- At the same time we wrapped up our Wonkathon on parental choice under the Every Student Succeeds Act (ESSA), the Washington Post’s Jay Mathews published a column on the new law’s implications for school accountability. With authority ostensibly withdrawn from the Department of Education, he wonders which measures—particularly non-academic ones—state-level officials will use to determine whether schools and districts doing right by their students. It’s a question that we originally asked in our accountability system design competition this February, yielding novel proposals for student satisfaction questionnaires, school climate surveys, and the tracking of chronic absenteeism, among others. Mathews’s take is no less rewarding.
- Meanwhile, developments in Denver are also providing a real-time examination of issues we’ve been exploring this month in our national commentary. District officials there have unveiled a new, three-phase framework for initiating the shuttering of underperforming schools, echoing the recent debate between Fordham’s Mike Petrilli and the University of Arkansas’s Jay Greene on the utility—or futility—of relying on test data for closures. (Jay struck a deeply skeptical note on “distant authorities” using such information to overrule parental demand, while Mike was more bullish on what regulators can learn from test scores.) The Denver approach seems to exhibit both rigor and balance, using student growth data to broadly classify schools before turning to local actors like teachers and parents for a more granular view. Closure is one of the truly hot-button questions in the reform conversation, so let’s hope this method gains traction.
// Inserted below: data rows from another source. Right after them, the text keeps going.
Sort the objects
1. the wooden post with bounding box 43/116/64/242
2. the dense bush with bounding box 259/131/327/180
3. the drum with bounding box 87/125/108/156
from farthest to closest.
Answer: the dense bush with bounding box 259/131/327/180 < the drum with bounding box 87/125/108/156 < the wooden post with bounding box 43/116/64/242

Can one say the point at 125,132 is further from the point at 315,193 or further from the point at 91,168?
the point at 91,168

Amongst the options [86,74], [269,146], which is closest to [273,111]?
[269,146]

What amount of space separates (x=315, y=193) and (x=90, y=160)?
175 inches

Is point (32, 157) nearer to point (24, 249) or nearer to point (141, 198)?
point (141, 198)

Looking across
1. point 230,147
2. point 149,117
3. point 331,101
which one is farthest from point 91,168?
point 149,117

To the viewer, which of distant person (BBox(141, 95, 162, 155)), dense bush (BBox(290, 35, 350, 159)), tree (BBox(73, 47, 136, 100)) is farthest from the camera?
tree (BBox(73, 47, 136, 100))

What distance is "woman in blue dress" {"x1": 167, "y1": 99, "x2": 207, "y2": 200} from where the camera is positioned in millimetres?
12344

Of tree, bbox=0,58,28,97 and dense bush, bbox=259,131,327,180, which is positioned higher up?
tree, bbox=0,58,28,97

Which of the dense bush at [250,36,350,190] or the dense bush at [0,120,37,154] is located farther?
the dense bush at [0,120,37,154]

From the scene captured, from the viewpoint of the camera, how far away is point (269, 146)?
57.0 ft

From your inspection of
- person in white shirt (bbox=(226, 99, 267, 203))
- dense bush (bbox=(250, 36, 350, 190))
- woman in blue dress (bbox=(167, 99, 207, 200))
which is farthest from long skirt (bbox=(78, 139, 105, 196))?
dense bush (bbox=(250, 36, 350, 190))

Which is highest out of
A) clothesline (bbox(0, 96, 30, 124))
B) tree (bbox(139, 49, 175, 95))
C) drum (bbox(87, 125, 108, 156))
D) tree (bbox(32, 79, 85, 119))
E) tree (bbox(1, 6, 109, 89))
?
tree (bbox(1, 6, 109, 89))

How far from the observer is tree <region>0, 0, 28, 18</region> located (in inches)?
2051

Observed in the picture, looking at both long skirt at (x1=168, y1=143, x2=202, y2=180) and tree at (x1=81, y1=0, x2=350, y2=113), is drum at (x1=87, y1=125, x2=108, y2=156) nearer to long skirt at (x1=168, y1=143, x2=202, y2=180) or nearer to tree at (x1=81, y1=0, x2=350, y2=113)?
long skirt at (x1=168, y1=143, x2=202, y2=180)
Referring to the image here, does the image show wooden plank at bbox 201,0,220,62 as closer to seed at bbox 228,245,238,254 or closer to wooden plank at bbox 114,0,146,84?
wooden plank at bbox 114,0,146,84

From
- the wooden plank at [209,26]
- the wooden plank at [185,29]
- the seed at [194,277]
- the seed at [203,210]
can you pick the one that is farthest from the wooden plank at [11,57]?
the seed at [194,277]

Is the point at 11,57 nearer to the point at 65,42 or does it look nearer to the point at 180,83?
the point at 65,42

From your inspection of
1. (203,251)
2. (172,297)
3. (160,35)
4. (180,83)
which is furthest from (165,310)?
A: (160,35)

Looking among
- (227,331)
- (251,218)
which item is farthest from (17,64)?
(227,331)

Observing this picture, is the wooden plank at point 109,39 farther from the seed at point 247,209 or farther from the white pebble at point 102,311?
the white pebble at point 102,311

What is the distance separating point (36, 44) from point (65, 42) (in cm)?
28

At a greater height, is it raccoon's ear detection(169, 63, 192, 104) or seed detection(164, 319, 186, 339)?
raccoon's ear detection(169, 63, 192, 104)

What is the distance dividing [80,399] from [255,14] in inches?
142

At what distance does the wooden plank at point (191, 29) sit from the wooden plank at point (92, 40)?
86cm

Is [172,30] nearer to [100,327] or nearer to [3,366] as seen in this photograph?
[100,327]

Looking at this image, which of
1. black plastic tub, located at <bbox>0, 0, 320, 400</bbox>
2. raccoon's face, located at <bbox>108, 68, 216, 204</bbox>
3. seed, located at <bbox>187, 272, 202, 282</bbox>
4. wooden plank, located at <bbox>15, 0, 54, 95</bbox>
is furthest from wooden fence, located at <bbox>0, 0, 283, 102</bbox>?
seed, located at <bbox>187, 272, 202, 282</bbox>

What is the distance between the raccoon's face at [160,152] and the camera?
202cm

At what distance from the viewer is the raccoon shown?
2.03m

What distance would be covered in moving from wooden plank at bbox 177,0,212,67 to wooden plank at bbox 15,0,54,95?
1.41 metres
- Andy Boy, the founder and CEO of Columbus Collegiate Academy (CCA), had every reason to be jaded about the prospect of opening an excellent charter school in Ohio. His career in education began as a teacher at one of the state’s enormous number of failing and under-regulated charters (its founder eventually did time for fraud). But if cynicism ever set in, his results at CCA don’t show it. Students at two of the school’s campuses—both serving overwhelmingly disadvantaged populations—have vaulted over the state averages for math and reading performance. Along the way, the program has grown quickly and dramatically: from fifty-seven pupils at its 2008 inception to six hundred today. And the best part? We’re their authorizer!